Rebuilding a Player Piano in the Customer's Home
By D. L. Bullock

Diane DeTar wrote, "I'm just curious as to how other technicians handle
their rebuilding jobs in customer's homes."

When we do small jobs like piano action refurbishment only, or a wind
motor, or even a bottom bellows, the work can be done in the home or
rather parts removed from the home, done in the shop and returned to
the home.  We simply will not restore a stack completely in the home.

Most of the time the piano needs enough attention that the whole piano
must be brought in.  For one thing, when we complete a stack restoration
our practice is to play over 100 rolls on it before the player and
piano actions are regulated once again.  Lets face it, when you get
a piano rebuilt no one wants the customer to hear it the first day it
plays.

Before break-in the valves are not seating, tuning is not stable, the
regulation on lots of things are not quite there yet. I barely can
stand to listen to it myself.  By the end of several days of playing
rolls the valves are seated, the felt has packed, and after regulation
and tunings the thing plays well enough to have the customer hear it.

▶ [Given task]: Copy the player piano article between "Rebuilding a Player" and "in the home.", inclusive, changing "shop" to "workshop".

▶ [Dataset extract]:
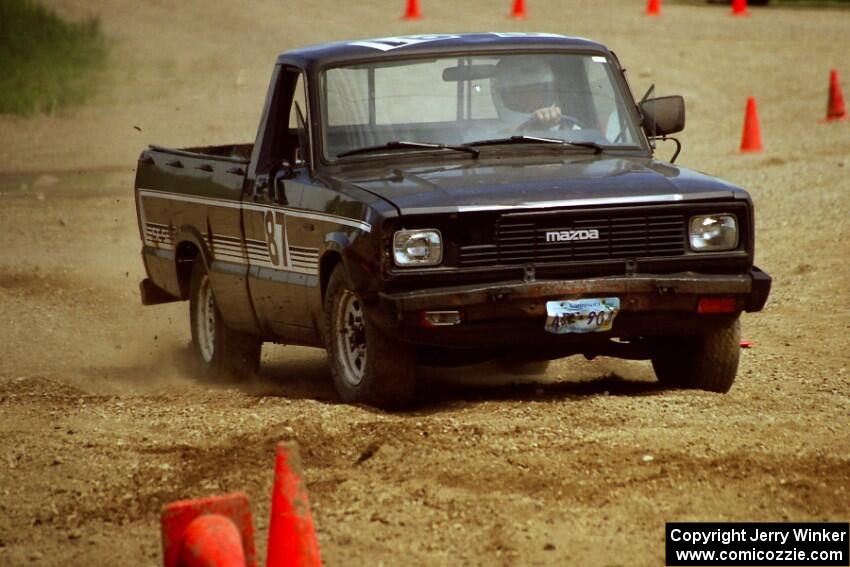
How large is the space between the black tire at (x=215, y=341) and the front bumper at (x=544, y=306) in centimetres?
274

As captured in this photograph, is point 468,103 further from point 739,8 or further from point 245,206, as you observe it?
point 739,8

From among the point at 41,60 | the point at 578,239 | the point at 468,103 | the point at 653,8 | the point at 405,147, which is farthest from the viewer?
the point at 653,8

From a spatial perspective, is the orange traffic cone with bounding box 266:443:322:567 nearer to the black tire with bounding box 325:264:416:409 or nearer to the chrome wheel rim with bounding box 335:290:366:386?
the black tire with bounding box 325:264:416:409

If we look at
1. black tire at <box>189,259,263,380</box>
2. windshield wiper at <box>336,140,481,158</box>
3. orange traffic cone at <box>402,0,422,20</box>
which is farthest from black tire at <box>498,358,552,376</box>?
orange traffic cone at <box>402,0,422,20</box>

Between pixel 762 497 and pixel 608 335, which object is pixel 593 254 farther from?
pixel 762 497

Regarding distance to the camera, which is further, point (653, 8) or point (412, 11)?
point (653, 8)

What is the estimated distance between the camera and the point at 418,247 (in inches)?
320

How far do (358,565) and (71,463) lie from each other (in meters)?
1.97

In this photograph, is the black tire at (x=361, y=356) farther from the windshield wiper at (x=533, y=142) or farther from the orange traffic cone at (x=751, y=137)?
the orange traffic cone at (x=751, y=137)

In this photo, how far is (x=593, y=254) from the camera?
8.34m

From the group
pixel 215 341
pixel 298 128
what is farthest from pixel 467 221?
pixel 215 341

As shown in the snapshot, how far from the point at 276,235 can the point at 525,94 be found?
4.93 feet

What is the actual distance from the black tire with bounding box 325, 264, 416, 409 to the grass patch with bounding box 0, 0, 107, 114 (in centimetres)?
1840

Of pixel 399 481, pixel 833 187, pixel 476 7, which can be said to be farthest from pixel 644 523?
pixel 476 7
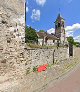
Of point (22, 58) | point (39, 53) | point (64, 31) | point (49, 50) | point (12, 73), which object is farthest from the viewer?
point (64, 31)

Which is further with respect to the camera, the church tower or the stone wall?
the church tower

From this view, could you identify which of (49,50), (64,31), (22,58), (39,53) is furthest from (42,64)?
(64,31)

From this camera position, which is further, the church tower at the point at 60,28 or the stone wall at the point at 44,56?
the church tower at the point at 60,28

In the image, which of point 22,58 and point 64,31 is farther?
point 64,31

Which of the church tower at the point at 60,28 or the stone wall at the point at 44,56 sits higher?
the church tower at the point at 60,28

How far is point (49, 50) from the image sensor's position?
830 inches

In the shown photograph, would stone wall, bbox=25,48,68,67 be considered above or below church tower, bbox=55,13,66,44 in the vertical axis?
below

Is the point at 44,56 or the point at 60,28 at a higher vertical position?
the point at 60,28

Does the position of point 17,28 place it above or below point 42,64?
above

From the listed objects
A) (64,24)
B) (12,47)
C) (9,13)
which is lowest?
(12,47)

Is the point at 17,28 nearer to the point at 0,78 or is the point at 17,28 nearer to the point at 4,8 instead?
the point at 4,8

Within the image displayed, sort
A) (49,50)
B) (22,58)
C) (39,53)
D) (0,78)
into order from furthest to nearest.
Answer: (49,50) < (39,53) < (22,58) < (0,78)

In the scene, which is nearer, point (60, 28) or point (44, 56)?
point (44, 56)

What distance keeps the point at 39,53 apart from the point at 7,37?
12.0 metres
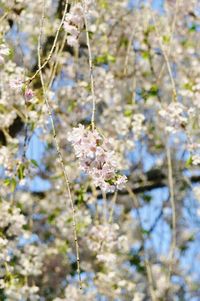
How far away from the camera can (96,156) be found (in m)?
1.72

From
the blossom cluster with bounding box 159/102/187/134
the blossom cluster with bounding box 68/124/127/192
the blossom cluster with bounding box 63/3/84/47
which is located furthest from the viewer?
the blossom cluster with bounding box 159/102/187/134

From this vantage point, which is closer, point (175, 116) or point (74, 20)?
point (74, 20)

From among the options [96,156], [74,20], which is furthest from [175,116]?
[96,156]

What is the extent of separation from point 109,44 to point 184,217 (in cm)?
156

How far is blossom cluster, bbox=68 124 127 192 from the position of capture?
172cm

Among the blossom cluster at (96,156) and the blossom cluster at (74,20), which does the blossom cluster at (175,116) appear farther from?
the blossom cluster at (96,156)

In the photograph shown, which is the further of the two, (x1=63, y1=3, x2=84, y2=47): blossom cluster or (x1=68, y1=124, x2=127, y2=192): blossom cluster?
(x1=63, y1=3, x2=84, y2=47): blossom cluster

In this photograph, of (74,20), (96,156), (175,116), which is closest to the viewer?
(96,156)

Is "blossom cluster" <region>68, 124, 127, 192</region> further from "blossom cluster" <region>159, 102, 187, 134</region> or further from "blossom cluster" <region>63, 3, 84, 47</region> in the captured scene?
"blossom cluster" <region>159, 102, 187, 134</region>

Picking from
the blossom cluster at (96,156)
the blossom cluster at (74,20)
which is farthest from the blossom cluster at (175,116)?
the blossom cluster at (96,156)

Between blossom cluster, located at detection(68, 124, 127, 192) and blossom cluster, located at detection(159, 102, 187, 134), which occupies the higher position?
blossom cluster, located at detection(159, 102, 187, 134)

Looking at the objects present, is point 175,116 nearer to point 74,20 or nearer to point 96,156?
point 74,20

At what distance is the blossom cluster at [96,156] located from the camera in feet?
5.63

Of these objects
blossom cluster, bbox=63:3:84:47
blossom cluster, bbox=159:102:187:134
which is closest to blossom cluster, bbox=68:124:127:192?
blossom cluster, bbox=63:3:84:47
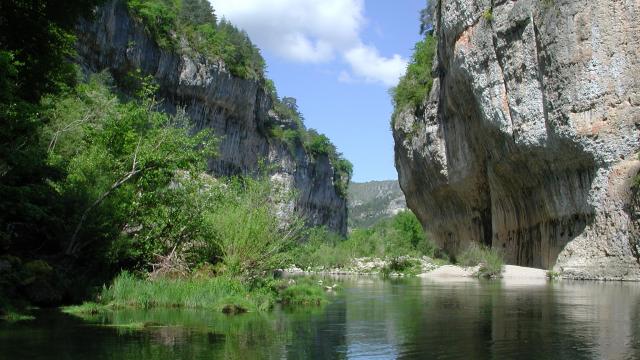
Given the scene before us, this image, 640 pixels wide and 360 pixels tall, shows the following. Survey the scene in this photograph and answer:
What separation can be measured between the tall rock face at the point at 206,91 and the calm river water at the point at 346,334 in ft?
81.1

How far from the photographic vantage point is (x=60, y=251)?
16.2 metres

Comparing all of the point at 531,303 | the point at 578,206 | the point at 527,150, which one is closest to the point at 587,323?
the point at 531,303

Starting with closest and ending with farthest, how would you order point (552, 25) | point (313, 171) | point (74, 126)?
point (74, 126) → point (552, 25) → point (313, 171)

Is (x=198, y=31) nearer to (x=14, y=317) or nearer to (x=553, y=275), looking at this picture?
(x=553, y=275)

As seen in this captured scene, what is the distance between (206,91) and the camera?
245 feet

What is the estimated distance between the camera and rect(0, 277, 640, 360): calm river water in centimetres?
966

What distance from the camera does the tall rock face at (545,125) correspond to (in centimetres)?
3328

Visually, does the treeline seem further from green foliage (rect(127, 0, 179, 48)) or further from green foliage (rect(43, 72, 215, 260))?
green foliage (rect(43, 72, 215, 260))

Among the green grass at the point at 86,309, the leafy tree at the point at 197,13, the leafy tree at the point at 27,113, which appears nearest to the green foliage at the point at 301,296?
the green grass at the point at 86,309

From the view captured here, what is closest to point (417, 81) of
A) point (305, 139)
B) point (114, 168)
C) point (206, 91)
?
point (206, 91)

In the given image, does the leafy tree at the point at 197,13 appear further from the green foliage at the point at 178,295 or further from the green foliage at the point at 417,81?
the green foliage at the point at 178,295

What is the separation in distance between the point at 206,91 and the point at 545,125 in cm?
4579

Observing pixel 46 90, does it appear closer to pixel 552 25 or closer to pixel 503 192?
pixel 552 25

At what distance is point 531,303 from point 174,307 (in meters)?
9.68
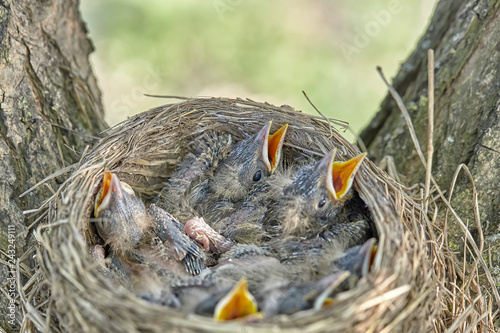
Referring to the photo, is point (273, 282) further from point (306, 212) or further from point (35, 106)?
point (35, 106)

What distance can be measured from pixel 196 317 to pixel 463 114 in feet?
4.93

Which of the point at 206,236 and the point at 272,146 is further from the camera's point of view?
the point at 272,146

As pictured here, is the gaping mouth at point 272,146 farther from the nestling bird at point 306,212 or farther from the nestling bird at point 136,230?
the nestling bird at point 136,230

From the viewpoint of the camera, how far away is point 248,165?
2205 millimetres

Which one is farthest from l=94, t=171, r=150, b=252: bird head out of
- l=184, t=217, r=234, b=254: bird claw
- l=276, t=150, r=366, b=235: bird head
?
l=276, t=150, r=366, b=235: bird head

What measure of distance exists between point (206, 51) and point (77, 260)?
334 cm

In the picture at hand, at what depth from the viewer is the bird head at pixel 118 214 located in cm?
190

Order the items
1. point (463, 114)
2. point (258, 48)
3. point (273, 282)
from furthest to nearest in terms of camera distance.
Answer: point (258, 48), point (463, 114), point (273, 282)

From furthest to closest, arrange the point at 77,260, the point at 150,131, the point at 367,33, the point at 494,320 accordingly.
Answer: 1. the point at 367,33
2. the point at 150,131
3. the point at 494,320
4. the point at 77,260

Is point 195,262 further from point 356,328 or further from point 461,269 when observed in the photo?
point 461,269

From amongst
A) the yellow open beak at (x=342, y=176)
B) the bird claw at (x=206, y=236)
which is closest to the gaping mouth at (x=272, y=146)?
the yellow open beak at (x=342, y=176)

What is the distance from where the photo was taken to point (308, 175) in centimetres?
202

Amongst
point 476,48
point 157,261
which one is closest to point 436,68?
point 476,48

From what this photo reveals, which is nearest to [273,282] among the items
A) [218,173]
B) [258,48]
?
[218,173]
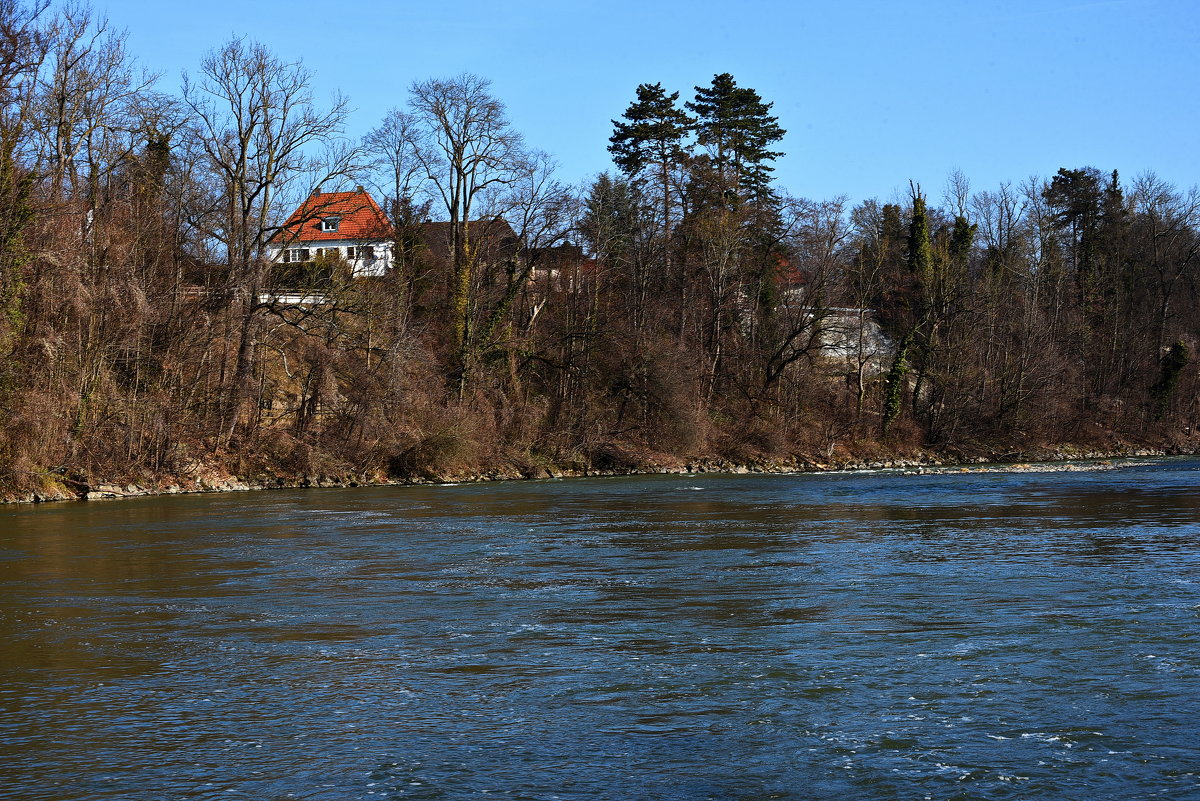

▶ [Answer to the task]:
Rebuilding a Player Piano in the Customer's Home
By D. L. Bullock

Diane DeTar wrote, "I'm just curious as to how other technicians handle
their rebuilding jobs in customer's homes."

When we do small jobs like piano action refurbishment only, or a wind
motor, or even a bottom bellows, the work can be done in the home or
rather parts removed from the home, done in the workshop and returned to
the home.  We simply will not restore a stack completely in the home.